Supplied text:
Eventually, after almost an hour of this hell, the bitumen appeared. I stopped for a while to let the engine cool, but I couldn’t relax because I felt quite dehydrated. Riding again I felt woozy, the bike felt unstable under me, and I knew I was a little addled and that really I needed (in similar stubborness?) to push on (for an eternity it felt), relying on the breeze generated by speed and on my fantasies of what I would drink when I hit Moama-Echuca, river town.  After a hard-earned beer in Echuca I was ready to end the day, so I rode along an endless long straight road to Mitiamo, in a strong head wind longing for the left turn, then turning left from Mitiamo I rode along an endless long straight road in a strong side wind, longing for it all to be over, the road from Hell having left me out of sorts, as it does. I spent the night in Bendigo.

After a sleep-in I rode out to Maldon, for my first visit. Maldon stopped progressing through time in the 1950s. A lot of tourists turned and stared at the SR as I did a riding tour of the town, cruising at 2500rpm like it was something old and British. I visited the cemetery to see the graves of the people from a memoir on which I am writing a thesis (I got the wrong cemetry of course, but at least I did some exercise, in my leathers, in the summer heat), then on to Castlemaine, which almost stopped in the 1950s except that the kids found spray paint and the Melbournites decided to leave the rat race and create a new one here, complete with sprawling suburbs in a place that used to be beautiful. Chips in gravy for lunch and I was intending to head south to Daylesford and below but a massive bushfire broke out. So I jumped on the highway whose elevation gave me a view of the fire, and concluding it was safe enough turned off east away from Daylseford and lost myself in the same naked hills and forest that I had first ridden on Saturday. I arrived home in time to attend the SR500 Club meeting.

Set problem 1: Gather every line of the rows that contains the word "nucleus", treating case as significant.
The text above has no connection to the rows that follow it.

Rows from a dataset
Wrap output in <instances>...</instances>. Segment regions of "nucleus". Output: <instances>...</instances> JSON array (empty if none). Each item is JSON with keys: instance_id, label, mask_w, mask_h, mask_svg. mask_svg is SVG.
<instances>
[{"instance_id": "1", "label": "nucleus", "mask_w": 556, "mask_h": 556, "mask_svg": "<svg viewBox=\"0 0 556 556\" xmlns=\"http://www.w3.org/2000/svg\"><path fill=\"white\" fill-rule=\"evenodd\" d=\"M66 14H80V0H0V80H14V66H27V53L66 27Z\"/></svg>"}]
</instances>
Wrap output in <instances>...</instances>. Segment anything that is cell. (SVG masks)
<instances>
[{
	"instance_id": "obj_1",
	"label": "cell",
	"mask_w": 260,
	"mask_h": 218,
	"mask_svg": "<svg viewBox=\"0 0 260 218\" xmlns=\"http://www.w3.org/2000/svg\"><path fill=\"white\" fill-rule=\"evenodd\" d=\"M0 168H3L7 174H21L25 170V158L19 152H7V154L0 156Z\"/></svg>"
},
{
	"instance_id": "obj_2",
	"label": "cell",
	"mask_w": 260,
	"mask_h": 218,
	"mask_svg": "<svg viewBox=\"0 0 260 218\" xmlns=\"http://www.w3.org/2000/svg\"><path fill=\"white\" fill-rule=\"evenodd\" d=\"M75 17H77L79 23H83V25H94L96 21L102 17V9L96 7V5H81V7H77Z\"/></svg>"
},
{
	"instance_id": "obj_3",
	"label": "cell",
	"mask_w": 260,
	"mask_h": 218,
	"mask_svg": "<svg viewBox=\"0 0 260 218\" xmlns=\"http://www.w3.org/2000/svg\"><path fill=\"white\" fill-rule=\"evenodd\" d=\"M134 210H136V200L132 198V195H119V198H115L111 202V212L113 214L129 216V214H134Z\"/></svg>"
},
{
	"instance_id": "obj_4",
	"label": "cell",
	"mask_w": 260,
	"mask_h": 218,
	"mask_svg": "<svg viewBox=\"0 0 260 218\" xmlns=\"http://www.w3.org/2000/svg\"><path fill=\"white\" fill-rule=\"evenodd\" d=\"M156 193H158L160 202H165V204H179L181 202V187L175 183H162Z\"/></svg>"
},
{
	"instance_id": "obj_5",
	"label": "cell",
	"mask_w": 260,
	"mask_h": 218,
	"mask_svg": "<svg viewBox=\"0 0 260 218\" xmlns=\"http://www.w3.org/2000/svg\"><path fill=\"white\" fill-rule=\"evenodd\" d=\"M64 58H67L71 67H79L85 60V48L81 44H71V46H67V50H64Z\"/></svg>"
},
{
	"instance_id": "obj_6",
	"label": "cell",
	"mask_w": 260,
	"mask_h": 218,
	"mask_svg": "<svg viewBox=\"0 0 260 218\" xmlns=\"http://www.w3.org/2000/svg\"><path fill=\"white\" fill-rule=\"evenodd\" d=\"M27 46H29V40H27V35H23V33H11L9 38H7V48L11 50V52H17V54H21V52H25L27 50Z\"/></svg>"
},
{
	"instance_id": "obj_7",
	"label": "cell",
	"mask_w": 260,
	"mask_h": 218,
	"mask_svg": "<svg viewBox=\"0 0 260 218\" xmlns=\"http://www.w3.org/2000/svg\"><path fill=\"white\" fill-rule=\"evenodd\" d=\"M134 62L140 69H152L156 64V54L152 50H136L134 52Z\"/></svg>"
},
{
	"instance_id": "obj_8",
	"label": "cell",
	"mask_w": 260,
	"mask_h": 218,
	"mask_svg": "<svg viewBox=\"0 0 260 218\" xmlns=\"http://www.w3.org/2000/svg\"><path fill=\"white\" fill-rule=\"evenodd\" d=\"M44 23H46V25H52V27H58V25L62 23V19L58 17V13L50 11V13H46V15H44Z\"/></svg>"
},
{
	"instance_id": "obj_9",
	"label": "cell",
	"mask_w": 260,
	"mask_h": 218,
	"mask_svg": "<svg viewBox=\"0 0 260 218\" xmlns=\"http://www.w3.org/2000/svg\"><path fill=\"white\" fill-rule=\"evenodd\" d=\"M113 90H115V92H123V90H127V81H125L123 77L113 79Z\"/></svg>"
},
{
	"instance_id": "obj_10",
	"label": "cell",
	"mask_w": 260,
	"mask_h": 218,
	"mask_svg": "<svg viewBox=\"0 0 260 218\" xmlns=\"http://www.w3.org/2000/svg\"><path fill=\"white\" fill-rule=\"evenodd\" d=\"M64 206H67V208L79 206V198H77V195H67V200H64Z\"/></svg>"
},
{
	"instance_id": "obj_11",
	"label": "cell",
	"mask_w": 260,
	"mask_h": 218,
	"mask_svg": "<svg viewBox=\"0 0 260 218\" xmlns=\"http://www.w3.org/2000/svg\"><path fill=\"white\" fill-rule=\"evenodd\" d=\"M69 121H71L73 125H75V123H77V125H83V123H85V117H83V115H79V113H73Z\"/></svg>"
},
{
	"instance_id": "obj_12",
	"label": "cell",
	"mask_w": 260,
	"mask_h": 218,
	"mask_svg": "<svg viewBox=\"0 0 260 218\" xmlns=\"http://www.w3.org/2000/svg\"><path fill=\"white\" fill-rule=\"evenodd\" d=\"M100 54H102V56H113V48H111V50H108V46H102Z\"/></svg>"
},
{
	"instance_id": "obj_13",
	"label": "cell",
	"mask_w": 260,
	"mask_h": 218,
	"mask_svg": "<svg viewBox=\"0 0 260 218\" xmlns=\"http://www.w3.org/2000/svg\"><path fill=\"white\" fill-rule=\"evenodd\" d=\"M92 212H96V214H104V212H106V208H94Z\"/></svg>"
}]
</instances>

Set problem 2: According to the motorcycle trip account, why did the rider not continue south to Daylesford as intended?

Task solution 1:
Wrap output in <instances>...</instances>. Segment regions of "nucleus". Output: <instances>...</instances> JSON array (empty if none). Each item is JSON with keys: instance_id, label, mask_w, mask_h, mask_svg. mask_svg is SVG.
[{"instance_id": "1", "label": "nucleus", "mask_w": 556, "mask_h": 556, "mask_svg": "<svg viewBox=\"0 0 556 556\" xmlns=\"http://www.w3.org/2000/svg\"><path fill=\"white\" fill-rule=\"evenodd\" d=\"M66 14H80V0H0V80H14V66H27V53L66 27Z\"/></svg>"}]

Task solution 2: A massive bushfire broke out. The rider instead took the highway, whose elevation gave a view of the fire, judged it safe enough, and turned east away from Daylesford.